The Department of Justice (DOJ) and the Securities and Exchange Commission (SEC) are reportedly investigating the collapse of Silicon Valley Bank (SVB) after it suffered a fatal run on deposits last week.
The DOJ and SEC are leading separate probes into the bank’s failure, which prompted regulators to take it over on Friday, according to The Wall Street Journal. These types of inquiries are often initiated after financial institutions experience unexpected and heavy losses, and the investigations do not necessarily mean that criminal charges will be filed.
Such investigations typically look at the role executives played in the weeks and months leading up to the collapse. Investigators may consider whether SVB properly characterized its financial health and risks to investors before its collapse.
The Federal Deposit Insurance Corporation (FDIC) took over SVB last week after the bank experienced a run from customers that attempted to withdraw roughly $42 billion, about a quarter of the bank’s total deposits, in one day. The run was triggered by SVB’s own attempts to raise equity capital to shore up its finances before an expected credit downgrade, which, when revealed to customers, sent requests for withdrawals pouring in.
The value of shares of SVB Financial Group, which owned SVB before the FDIC took the bank over on Friday, dropped 60% last week. The shares have been frozen from trading since.
SVB Financial Chief Executive Greg Becker and CFO Daniel Beck both exercised stock options and sold large quantities of shares the week before SVB collapsed, according to WSJ. Becker sold 12,451 shares on Feb 27 for about $2.3 million. Beck sold about one-third of his shares for about $575,000 on the same day. The sales had been part of plans filed 30 days earlier.
SVB’s customer base is relatively unstable, according to David Bahnsen, founder of the asset management company The Bahnsen Group.

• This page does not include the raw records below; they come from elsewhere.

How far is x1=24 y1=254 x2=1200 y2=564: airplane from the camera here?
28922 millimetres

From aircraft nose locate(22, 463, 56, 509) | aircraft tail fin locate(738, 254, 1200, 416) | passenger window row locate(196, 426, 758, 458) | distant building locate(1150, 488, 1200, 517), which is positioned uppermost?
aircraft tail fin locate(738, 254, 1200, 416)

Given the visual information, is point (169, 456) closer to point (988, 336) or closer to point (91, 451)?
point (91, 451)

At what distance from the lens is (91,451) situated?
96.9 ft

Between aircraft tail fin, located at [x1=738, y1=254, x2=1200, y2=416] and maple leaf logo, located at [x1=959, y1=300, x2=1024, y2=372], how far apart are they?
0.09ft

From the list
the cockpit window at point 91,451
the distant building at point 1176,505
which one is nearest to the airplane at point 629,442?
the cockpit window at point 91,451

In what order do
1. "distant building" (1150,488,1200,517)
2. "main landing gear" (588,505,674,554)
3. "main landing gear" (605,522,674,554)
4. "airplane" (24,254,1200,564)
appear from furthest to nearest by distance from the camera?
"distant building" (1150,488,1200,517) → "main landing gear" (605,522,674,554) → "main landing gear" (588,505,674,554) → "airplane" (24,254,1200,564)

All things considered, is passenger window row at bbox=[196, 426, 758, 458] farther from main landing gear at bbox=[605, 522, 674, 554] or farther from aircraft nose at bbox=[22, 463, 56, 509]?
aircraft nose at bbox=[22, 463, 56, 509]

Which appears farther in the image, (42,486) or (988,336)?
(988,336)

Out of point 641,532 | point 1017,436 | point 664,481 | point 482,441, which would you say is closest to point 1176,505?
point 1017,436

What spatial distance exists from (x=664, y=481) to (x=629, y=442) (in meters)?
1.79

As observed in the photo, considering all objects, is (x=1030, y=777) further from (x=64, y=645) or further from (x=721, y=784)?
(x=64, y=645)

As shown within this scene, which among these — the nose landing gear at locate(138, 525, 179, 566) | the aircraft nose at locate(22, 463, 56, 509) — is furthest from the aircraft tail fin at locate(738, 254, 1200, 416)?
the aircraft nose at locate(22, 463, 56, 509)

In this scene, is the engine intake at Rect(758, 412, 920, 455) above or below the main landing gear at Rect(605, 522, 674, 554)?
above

“How did the bank suffer a large amount of depositor withdrawals in just a 24-hour period merely because of a Moody’s downgrade threat and word of valuation trouble on their bond portfolio? Because the bank almost entirely banks start-up tech companies funded by venture capital, the venture capital sponsors started screaming to withdraw funds. It was a classic run on the bank. And this deposit base was, shall we say, not the epitome of stability and sensibility. IPO proceeds from non-profitable tech companies. SPAC money. Crypto companies. This was a walking who’s who of shiny objects,” Bahnsen wrote in a Monday blog post.